Task to complete »
Print the listing below word for word, keeping every line in its original order.

[start]

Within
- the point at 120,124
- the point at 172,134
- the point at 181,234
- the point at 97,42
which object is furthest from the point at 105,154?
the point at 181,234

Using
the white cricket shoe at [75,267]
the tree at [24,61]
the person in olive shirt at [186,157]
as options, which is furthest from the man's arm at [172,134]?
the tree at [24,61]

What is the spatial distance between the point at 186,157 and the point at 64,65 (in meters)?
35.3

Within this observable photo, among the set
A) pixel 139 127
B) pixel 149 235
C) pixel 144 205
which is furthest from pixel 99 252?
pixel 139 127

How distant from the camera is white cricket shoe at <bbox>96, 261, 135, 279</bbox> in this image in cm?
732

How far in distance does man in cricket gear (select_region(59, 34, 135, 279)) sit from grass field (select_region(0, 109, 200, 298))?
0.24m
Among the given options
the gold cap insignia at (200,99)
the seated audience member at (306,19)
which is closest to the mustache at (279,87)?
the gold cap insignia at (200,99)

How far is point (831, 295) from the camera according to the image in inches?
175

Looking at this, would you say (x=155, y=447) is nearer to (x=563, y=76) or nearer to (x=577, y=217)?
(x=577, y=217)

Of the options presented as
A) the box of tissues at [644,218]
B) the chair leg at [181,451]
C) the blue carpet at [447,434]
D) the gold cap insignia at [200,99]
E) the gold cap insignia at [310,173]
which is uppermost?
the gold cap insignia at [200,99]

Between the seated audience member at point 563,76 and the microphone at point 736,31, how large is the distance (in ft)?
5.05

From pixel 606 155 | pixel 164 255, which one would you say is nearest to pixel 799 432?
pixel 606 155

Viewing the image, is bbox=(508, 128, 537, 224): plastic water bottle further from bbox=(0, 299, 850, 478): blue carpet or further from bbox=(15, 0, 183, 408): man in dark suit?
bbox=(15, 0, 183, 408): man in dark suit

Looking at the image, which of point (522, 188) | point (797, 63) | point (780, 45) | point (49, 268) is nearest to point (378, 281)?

[end]

Worked solution »
Within
- the point at 120,124
- the point at 172,134
- the point at 181,234
- the point at 97,42
which object is furthest from the point at 105,154?
the point at 181,234

Using
the white cricket shoe at [75,267]
the tree at [24,61]
the person in olive shirt at [186,157]
as options, which is furthest from the man's arm at [172,134]?
the tree at [24,61]

What is the spatial distance between the point at 186,157 and the point at 64,65 (in meters)?
35.3

Within this observable photo, among the set
A) pixel 139 127
B) pixel 149 235
C) pixel 144 205
which is furthest from pixel 99 252?
pixel 139 127

How distant from the camera is white cricket shoe at <bbox>96, 261, 135, 279</bbox> in this image in cm?
732

How far in distance does man in cricket gear (select_region(59, 34, 135, 279)) sit from grass field (select_region(0, 109, 200, 298))?
0.24m
Among the given options
the gold cap insignia at (200,99)
the seated audience member at (306,19)
which is closest to the mustache at (279,87)?
the gold cap insignia at (200,99)

How far is point (831, 295) from the camera according to the image in inches?
175

Looking at this, would you say (x=155, y=447) is nearer to (x=563, y=76) or nearer to (x=577, y=217)?
(x=577, y=217)

Of the options presented as
A) the box of tissues at [644,218]
B) the chair leg at [181,451]
C) the blue carpet at [447,434]
D) the gold cap insignia at [200,99]
E) the gold cap insignia at [310,173]
which is uppermost?
the gold cap insignia at [200,99]

Between the seated audience member at point 563,76 and the microphone at point 736,31, how large is the distance (in ft)?
5.05

From pixel 606 155 | pixel 164 255, which one would you say is nearest to pixel 799 432?
pixel 606 155

Viewing the image, is bbox=(508, 128, 537, 224): plastic water bottle further from bbox=(0, 299, 850, 478): blue carpet or further from bbox=(15, 0, 183, 408): man in dark suit?
bbox=(15, 0, 183, 408): man in dark suit

Looking at the image, which of point (522, 188) | point (797, 63) | point (780, 45) | point (49, 268) is nearest to point (378, 281)?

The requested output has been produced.